Après tout, cette présence, ce devait être le Bois Noir. Il le sentait, il l'entendait vivre, tout habité de vent.

Robert serra plus fort la main de Gilberte.

- Qu'est-ce qu'il y a? demanda-t-elle.

- Rien.

La main de Robert était moite. Celle de Gilberte ou celle de Robert?... Les deux, peut-être. Robert ne savait plus. Il passa son autre main sur son front qui était trempé.

Gilberte se remit à marcher et ils furent bientôt à l'endroit où le sentier débouche sur le chemin des Froids. Les ruines étaient à quelques mètres, cachant la maison de la vieille.

- On n'entend rien, dit Gilberte.

- Avec le vent, c'est forcé.

- Allez, faut s'approcher.

- Tu veux y aller directement? On ferait pas mieux de faire le tour?

- Tu rigoles, c'est bien trop long, et il y a des ronces et des orties partout.

Elle avança dans le chemin. Comme ils arrivaient à hauteur des ruines, un rat sortit des broussailles et fila vers le ruisseau. Ils avaient eu tous les deux un mouvement de recul.

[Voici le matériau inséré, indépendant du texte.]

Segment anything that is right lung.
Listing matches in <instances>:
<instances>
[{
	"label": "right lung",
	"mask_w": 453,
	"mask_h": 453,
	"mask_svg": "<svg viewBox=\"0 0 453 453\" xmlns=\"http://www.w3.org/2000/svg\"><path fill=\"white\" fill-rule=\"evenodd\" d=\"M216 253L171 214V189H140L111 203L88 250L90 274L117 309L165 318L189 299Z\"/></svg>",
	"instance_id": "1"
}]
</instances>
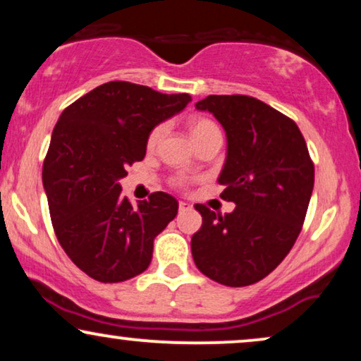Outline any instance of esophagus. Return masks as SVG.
Listing matches in <instances>:
<instances>
[{
	"label": "esophagus",
	"instance_id": "1",
	"mask_svg": "<svg viewBox=\"0 0 361 361\" xmlns=\"http://www.w3.org/2000/svg\"><path fill=\"white\" fill-rule=\"evenodd\" d=\"M178 209H180V212H188V210H192V205L186 204V202H180Z\"/></svg>",
	"mask_w": 361,
	"mask_h": 361
}]
</instances>
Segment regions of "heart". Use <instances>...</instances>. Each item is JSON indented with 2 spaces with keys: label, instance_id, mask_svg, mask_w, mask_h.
Instances as JSON below:
<instances>
[{
  "label": "heart",
  "instance_id": "heart-1",
  "mask_svg": "<svg viewBox=\"0 0 361 361\" xmlns=\"http://www.w3.org/2000/svg\"><path fill=\"white\" fill-rule=\"evenodd\" d=\"M186 127H188V132H190V135H192L195 144L202 142V140L210 137V135H214V134H221V130H219V127L215 126L212 120L204 118V117L190 118L188 122H186ZM163 134H164L163 123H159V126H156L154 128H152L151 134H149V137H147V147L149 149L156 147L157 142H159L161 137H163Z\"/></svg>",
  "mask_w": 361,
  "mask_h": 361
}]
</instances>
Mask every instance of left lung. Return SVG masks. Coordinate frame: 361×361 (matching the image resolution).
<instances>
[{
	"instance_id": "8db88e82",
	"label": "left lung",
	"mask_w": 361,
	"mask_h": 361,
	"mask_svg": "<svg viewBox=\"0 0 361 361\" xmlns=\"http://www.w3.org/2000/svg\"><path fill=\"white\" fill-rule=\"evenodd\" d=\"M197 110L214 114L227 135L219 176L231 214L197 204L192 238L197 268L217 283L246 287L270 275L299 238L314 188V163L297 123L246 94H210Z\"/></svg>"
}]
</instances>
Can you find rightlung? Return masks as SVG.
Returning <instances> with one entry per match:
<instances>
[{"instance_id": "right-lung-1", "label": "right lung", "mask_w": 361, "mask_h": 361, "mask_svg": "<svg viewBox=\"0 0 361 361\" xmlns=\"http://www.w3.org/2000/svg\"><path fill=\"white\" fill-rule=\"evenodd\" d=\"M190 102L188 93L110 81L61 114L44 161V190L57 241L91 279L117 283L147 270L154 238L176 217L178 202L154 192L134 207L118 180L144 159L152 128Z\"/></svg>"}]
</instances>
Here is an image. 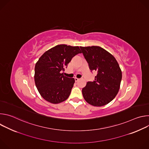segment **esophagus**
I'll use <instances>...</instances> for the list:
<instances>
[{
    "label": "esophagus",
    "mask_w": 149,
    "mask_h": 149,
    "mask_svg": "<svg viewBox=\"0 0 149 149\" xmlns=\"http://www.w3.org/2000/svg\"><path fill=\"white\" fill-rule=\"evenodd\" d=\"M74 79H75V82H77V81H78V80H79V78H75Z\"/></svg>",
    "instance_id": "obj_1"
}]
</instances>
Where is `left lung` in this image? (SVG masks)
<instances>
[{
	"label": "left lung",
	"mask_w": 149,
	"mask_h": 149,
	"mask_svg": "<svg viewBox=\"0 0 149 149\" xmlns=\"http://www.w3.org/2000/svg\"><path fill=\"white\" fill-rule=\"evenodd\" d=\"M92 72L96 71L93 81H88L82 90L83 97L90 104L100 107L111 101L117 94L122 72L116 58L100 47H80Z\"/></svg>",
	"instance_id": "obj_1"
}]
</instances>
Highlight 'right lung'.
<instances>
[{
	"label": "right lung",
	"mask_w": 149,
	"mask_h": 149,
	"mask_svg": "<svg viewBox=\"0 0 149 149\" xmlns=\"http://www.w3.org/2000/svg\"><path fill=\"white\" fill-rule=\"evenodd\" d=\"M81 53L79 47L58 45L42 55L35 67V82L40 94L47 101L58 104L70 96L74 78L63 75L72 58Z\"/></svg>",
	"instance_id": "add662e5"
}]
</instances>
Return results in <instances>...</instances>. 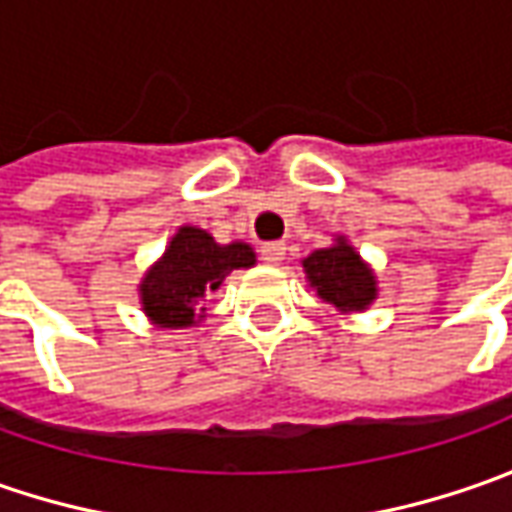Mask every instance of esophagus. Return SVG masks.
Here are the masks:
<instances>
[{"label":"esophagus","mask_w":512,"mask_h":512,"mask_svg":"<svg viewBox=\"0 0 512 512\" xmlns=\"http://www.w3.org/2000/svg\"><path fill=\"white\" fill-rule=\"evenodd\" d=\"M285 250V242H265V245H262V259H265L267 265H282Z\"/></svg>","instance_id":"1"}]
</instances>
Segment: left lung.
Listing matches in <instances>:
<instances>
[{"label":"left lung","instance_id":"left-lung-1","mask_svg":"<svg viewBox=\"0 0 512 512\" xmlns=\"http://www.w3.org/2000/svg\"><path fill=\"white\" fill-rule=\"evenodd\" d=\"M307 287L333 307L336 313H364L379 299V279L373 267L359 256V250L347 242V236H336L333 245L319 247L302 259Z\"/></svg>","mask_w":512,"mask_h":512}]
</instances>
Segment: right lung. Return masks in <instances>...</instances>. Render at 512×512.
<instances>
[{
	"mask_svg": "<svg viewBox=\"0 0 512 512\" xmlns=\"http://www.w3.org/2000/svg\"><path fill=\"white\" fill-rule=\"evenodd\" d=\"M256 265L247 242L219 245L207 230L182 225L170 236L165 253L139 282V305L153 327L185 330L205 322L207 296L219 290L233 270Z\"/></svg>",
	"mask_w": 512,
	"mask_h": 512,
	"instance_id": "add662e5",
	"label": "right lung"
}]
</instances>
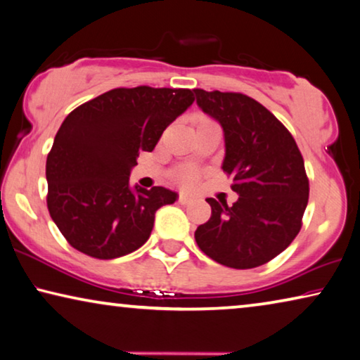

- C'est un rat, souffla Robert.

Ils repartirent. Quand la lune se montra, ils avaient dépassé les ruines. Le coteau en face d'eux s'éclaira. La maison de la vieille se trouvait dans l'ombre de la montagne, mais chaque détail était cependant distinct. La porte était fermée. Les volets aussi. Un nuage passa dont l'ombre rampait sur le coteau, puis la lumière revint.

- Le chien est sûrement crevé, dit Robert.

- Ça dépend, on n'a pas fait de bruit jusqu'à présent. Il n'a pas de raison d'aboyer.

- Il nous aurait sentis.

- Les autres ne sont pas encore là.

- On ne voit rien.

- S'ils étaient là, la porte serait ouverte.

Gilberte grimpa sur la murette de pierre sèche et s'agrippa au grillage. Après quelques instants, elle se retourna.

- Monte, dit-elle.

Robert se hissa près d'elle. Elle tendit le doigt en le passant à travers le grillage.

- Regarde, dit-elle, là-bas, entre le tas de bois et le dernier saule, juste au bord du ruisseau.

- Oui... tu crois que c'est lui?

- Ça peut pas être autre chose.

C'était Fineau. Ça ne faisait aucun doute. Il était allongé sur le flanc, la tête tout près de la rive, les pattes étendues.

- Il dort peut-être, dit Robert.

- Tu parles! Sûrement pas. Il a la gueule presque dans l'eau. Il aura voulu boire. Et il est mort comme ça, à ce moment-là.

- Faut en être sûr, dit Robert.

Il sauta sur le chemin, ramassa trois cailloux et remonta près de Gilberte. Son premier caillou tomba sur le tas de bois et ricocha entre les rondins. Le deuxième fit gicler l'eau tout près de la tête du chien.

- Tu vois, dit-elle, il est bien mort. Rien que ça, c'est dégoûtant. Quand je pense qu'ils pourraient faire pareil à ma Bellonne et à son petit. Et à notre vieille Diane.